In a land filled with Terminator Cobras, SVT Lightnings, GT500s, and more blown and nitrous mod and pushrod-powered Mustangs than you can shake a stick at, it takes something truly special to stand above the crowd. While building that "special" car (or truck) is something all of us strive to do, sometimes one person does it just a bit wackier than others. Not to say that Ed Weschler is a wacky guy, he just loves shifty business, especially when it comes to his '03 Lightning.
You see, unlike a stock Lightning, of which all of them came with a column-shifted overdrive automatic, Ed's SVT hauler is different-it packs a clutch and a gear jammer. Yes, when Ed wants to get the truck moving, instead of dropping the shift lever to Drive, he uses his left leg to depress a clutch pedal, while his right arm shoves the shifter of a T56 six-speed forward. Then the only choice is whether to walk the truck off the line normally, or dump the clutch and create clouds of smoke. What a wonderful choice indeed.
"Ed wanted to do something different with his truck, and this is what he came up with," explains Bob Bennett, the owner of Bennett Coachworks in Milwaukee, Wisconsin. "We have built some high-end cars for Ed, and he has always wanted the biggest and baddest thing you could come up with. He originally wanted a Vortech-blown Chevy S-10 pickup, but once he test drove the Lightning, he bought it on the spot."

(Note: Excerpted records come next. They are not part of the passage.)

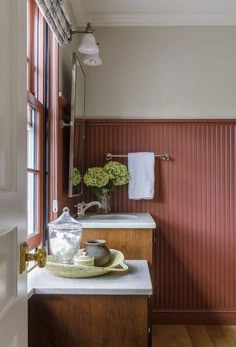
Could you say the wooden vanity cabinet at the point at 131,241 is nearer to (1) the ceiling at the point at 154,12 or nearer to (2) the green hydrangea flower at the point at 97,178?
(2) the green hydrangea flower at the point at 97,178

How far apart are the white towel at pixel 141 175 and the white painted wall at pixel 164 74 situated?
37 centimetres

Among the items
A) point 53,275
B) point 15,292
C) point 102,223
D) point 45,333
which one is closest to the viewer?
point 15,292

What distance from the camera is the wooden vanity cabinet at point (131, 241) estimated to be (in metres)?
2.55

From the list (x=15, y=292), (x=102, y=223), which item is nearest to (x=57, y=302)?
(x=15, y=292)

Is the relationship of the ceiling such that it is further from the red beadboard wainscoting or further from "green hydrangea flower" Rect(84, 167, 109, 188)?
"green hydrangea flower" Rect(84, 167, 109, 188)

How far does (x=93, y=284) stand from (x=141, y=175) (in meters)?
1.63

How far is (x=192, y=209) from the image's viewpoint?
3.25m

Bob and the crew at Bennett Coachworks were tabbed by Ed to do the work on the Lightning. While only a few minor upgrades were made to the powerplant of the truck, so far, the majority of the SVT special's novelty resides in the transmission choice. In fact, the 5.4L Two-Valve Triton motor was left untouched, save for the removal of the mufflers.
Obviously, the appeal of this truck is the fact that you have to make every gear change manually. As was to be expected, the swap took a fair amount of ingenuity and fabrication. After all, you are dumping the factory 4R100 overdrive slushbox for a T56 six-speed gearbox. "Having to clearance everything to get the trans to fit and work properly took some time," Bob comments. "Thankfully, our shop is experienced in building just about everything, from T-bucket roadsters to Ferraris. A couple of the mechanics who work here are very knowledgeable in the road race arena, and they helped to design and create the parts needed to make the swap work."
While the installation of the transmission necessitated some work to make it fit, a lot of thought had to go into making the swap look like Ford built it on the assembly line. Obviously, a new driveshaft had to be fabricated, and linking the tailshaft of the T56 to the Lightning's rear is a custom-built aluminum shaft. The other areas to be considered were the clutch choice, as well as the tune for the ECM.
"The installation of the clutch assembly really wasn't that bad," Bob says. "We installed a pedal assembly from an '03 F-150 truck that had a manual trans in it." Bob went with a hydraulic clutch system instead of a cable one, simply because it was more conducive for him to do so. As for the clutch department, some R&D work was called for, but nothing that required swapping multiple clutch units to find the right one. "We looked at numerous kinds of clutches, but settled on a Centerforce street/strip clutch, and it works flawlessly," Bob says. The clutch coincides with a Cobra R flywheel to get things under way from a dead stop. As for selecting each gear, the shifter was removed from the column, and the floor and carpet of the truck was modified for the long handle and Steeda knob that now protrudes into the cabin.